A pair of chairs inscribed '3071 Hubberd'' was likely made en suite with the present settee (Sold Christies London, November 17, 1983, lot 49.) Another settee with similar decoration is inscribed on the inner back seat rail with a four-digit number and signed Hervé.
This name probably refers to François Hervé (fl. 1781-1796) who is recorded at 32 Johns Street, off Tottenham Court Road, and appears to have formerly been in partnership with John Meschain at the same address. Hervé, who was presumably of French origin, is known to have worked for a number of fashionable patrons, including the Prince of Wales, Earl Spencer and the Duke of Devonshire, as Beard and Gilbert remark, Dictionary of English Furniture Makers 1660-1840, Leeds, 1986, pp. 423-424, 'his style is now best represented by the documented pieces at Chatsworth where it can be seen as a light, elegant and adroit mixture of English and French detail', a statement that can be clearly related to the present settee; see Burlington Magazine, June 1980, 'A Neoclassical episode at Chatsworth', Ivan Hall, pp. 400-414. He is also known to have worked in conjunction with several leading architects including Henry Holland, John Carr and James Wyatt at Heveningham Hall. A number of pieces survive with this latter provenance and are conceived in a similar fashion with delicately carved gilded detail.

→ **Direction 1**:
Print the furniture passage word for word, starting with "A pair of chairs" and going on through "and signed Hervé.".
→ **Direction 2**:
Please reproduce only the rows starting with the line with "Across the set" and going on through the last row, switching "furthest" to "farthest" and leaving everything else unchanged.
The furniture passage has no connection to the rows.

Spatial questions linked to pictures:
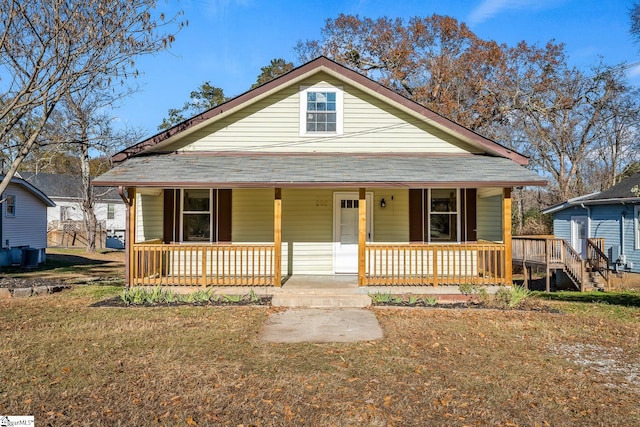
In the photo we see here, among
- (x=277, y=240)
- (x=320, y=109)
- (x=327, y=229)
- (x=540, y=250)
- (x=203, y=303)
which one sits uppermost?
(x=320, y=109)

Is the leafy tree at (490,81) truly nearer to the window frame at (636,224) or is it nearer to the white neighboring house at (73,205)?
the window frame at (636,224)

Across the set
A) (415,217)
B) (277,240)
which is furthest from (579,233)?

→ **Final result 1**:
A pair of chairs inscribed '3071 Hubberd'' was likely made en suite with the present settee (Sold Christies London, November 17, 1983, lot 49.) Another settee with similar decoration is inscribed on the inner back seat rail with a four-digit number and signed Hervé.

→ **Final result 2**:
Across the set
A) (415,217)
B) (277,240)
which is farthest from (579,233)?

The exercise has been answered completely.